Parmi les autres faits majeurs sur cette route, la création d’une nouvelle boucle au départ de Shanghai qui fera escale à Gwangyang, Busan et Incheon. Par ailleurs, par un « savant » jeu de chaises musicales, le désormais sacralisé Haiphong remplace Vung Tau dans la rotation PS3. Xiamen (écarté du PS7) se substitue dans le PS4 à Hong Kong, qui n’en finit plus de dévisser et où les autorités portuaires locales commencent à réagir. Ningbo, roi portuaire chinois, est ajouté à la rotation PS5 tandis que Busan est transféré sur le PS6, où Shanghai disparaît et où Kobe remplace Tokyo.
Tokyo et Kobe, plutôt bien logés
De l’Asie vers la côte Ouest des États-Unis, les escales asiatiques sont également redistribuées et le service est recentré sur Taïwan et le Japon (nouveau PN1), l'Asie du Sud-Est et le Japon (nouveau PN2), la Chine du Sud et du Centre avec Busan (nouveau PN3) et la Chine du Nord et centrale avec la Corée (nouveau PN4). Dans le nouveau PM1, Xiamen remplace Qingdao comme tête de la rotationn, où apparaissent Shanghai et Busan mais disparaît Kaoshiung. Le port taïwanais est également rayé du PN2, ainsi que Vung Tau alors qu’y apparaissent Tokyo et Kobe. À l’inverse, Kaoshiung est intégré dans l’itinéraire du PN3 qui ne desservira plus Gwangyang et Ningbo. Enfin le PN4 est profondément remanié.

○ ○ ○

Exercices à réaliser
A. Traduisez en anglais cette phrase de l'extrait sur les services maritimes asiatiques : « Ningbo, roi portuaire chinois, est ajouté à la rotation PS5 tandis que Busan est transféré sur le PS6, où Shanghai disparaît et où Kobe remplace Tokyo. »
B. Poursuivez l'extrait sur les services maritimes asiatiques en deux ou trois phrases, à la suite de sa dernière phrase.

Données de l'exercice
○ ○ ○

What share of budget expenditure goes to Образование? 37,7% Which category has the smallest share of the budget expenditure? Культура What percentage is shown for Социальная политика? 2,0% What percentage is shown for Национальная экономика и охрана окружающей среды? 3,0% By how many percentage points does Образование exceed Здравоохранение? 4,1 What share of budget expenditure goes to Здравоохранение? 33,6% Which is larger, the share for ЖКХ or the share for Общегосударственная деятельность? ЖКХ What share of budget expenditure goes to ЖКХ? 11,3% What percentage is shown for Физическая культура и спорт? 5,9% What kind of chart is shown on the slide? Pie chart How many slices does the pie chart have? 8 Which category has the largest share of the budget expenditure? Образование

○ ○ ○

Réponses par exercice
A. Ningbo, China's port king, is added to the PS5 rotation, while Busan is moved to the PS6, where Shanghai disappears and Kobe replaces Tokyo.

B.
En ce qui concerne les liaisons transpacifiques avec la côte Est américaine, via le Canal de Panama, les cinq boucles sont également maintenues. Parmi les faits notables, les transporteurs ont décidé de revenir à deux services distincts EC1 et EC3, qui avait été fusionnés en novembre dernier. En « prêtant » ses navires sur le EC2, HMM signe son retour sur la côte Est des États-Unis, où ses porte-conteneurs, ciglés de sa nouvelle identité visuelle réduite à trois lettres depuis mai dernier, n’avaient plus été vus depuis trois ans.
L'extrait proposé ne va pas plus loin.